What are the most common mistakes to avoid when making Cornbread Sausage and Egg Muffins?

A

Common errors include over‑mixing the batter (which makes muffins tough), using too much milk (resulting in a runny batter), undercooking the sausage, and skipping the cooling step before freezing, which can cause ice crystals and soggy muffins.

technical
Q

Why does this recipe use equal parts cornmeal and flour instead of all‑cornmeal?

A

Mixing cornmeal with all‑purpose flour lightens the texture, giving the muffins a tender crumb while still delivering the classic corn flavor. Pure cornmeal can produce a denser, crumbly result that doesn’t rise as well.

technical
Q

Can I make Cornbread Sausage and Egg Muffins ahead of time and how should I store them?

A

Yes. After baking, let the muffins cool completely, then place them in a single layer on a tray to freeze for 30 minutes. Transfer to a freezer‑safe bag and store up to 3 months. Reheat directly from frozen in the microwave (30‑45 seconds) or oven (350°F, 10 minutes).

technical
Q

What texture and appearance should I look for when the Cornbread Sausage and Egg Muffins are done?

A

The tops should be a deep golden‑brown, slightly crisp, and a toothpick inserted into the center should come out clean.

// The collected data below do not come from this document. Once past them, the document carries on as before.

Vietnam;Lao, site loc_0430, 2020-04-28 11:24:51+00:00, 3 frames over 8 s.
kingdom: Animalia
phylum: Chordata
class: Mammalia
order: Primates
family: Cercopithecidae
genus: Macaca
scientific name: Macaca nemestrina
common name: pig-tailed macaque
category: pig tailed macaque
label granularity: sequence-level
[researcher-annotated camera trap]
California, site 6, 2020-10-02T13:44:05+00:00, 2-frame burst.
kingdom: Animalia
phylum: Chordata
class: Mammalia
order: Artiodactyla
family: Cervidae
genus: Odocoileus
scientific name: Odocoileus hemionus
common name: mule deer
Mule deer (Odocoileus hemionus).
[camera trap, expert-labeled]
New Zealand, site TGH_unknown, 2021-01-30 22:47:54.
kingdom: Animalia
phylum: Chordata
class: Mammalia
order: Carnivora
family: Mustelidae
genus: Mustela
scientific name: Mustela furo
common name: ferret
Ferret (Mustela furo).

The interior should be moist, fluffy, and studded with visible bits of sausage, corn, and cheese.

technical
Q

What does the YouTube channel Becoming a Farm Girl specialize in?

A

The YouTube channel Becoming a Farm Girl, hosted by Cassandra, focuses on homesteading skills, low‑waste cooking, garden-to‑table recipes, and practical meal‑prep ideas for small‑space living, emphasizing seasonal ingredients and sustainable practices.

channel
Q

How does the YouTube channel Becoming a Farm Girl's approach to American comfort food differ from other cooking channels?

A

Becoming a Farm Girl emphasizes using pantry staples, minimizing waste, and adapting recipes to what’s on hand, often substituting ingredients and scaling batches for freezer storage. This pragmatic, farm‑to‑table mindset sets it apart from more polished, ingredient‑specific channels.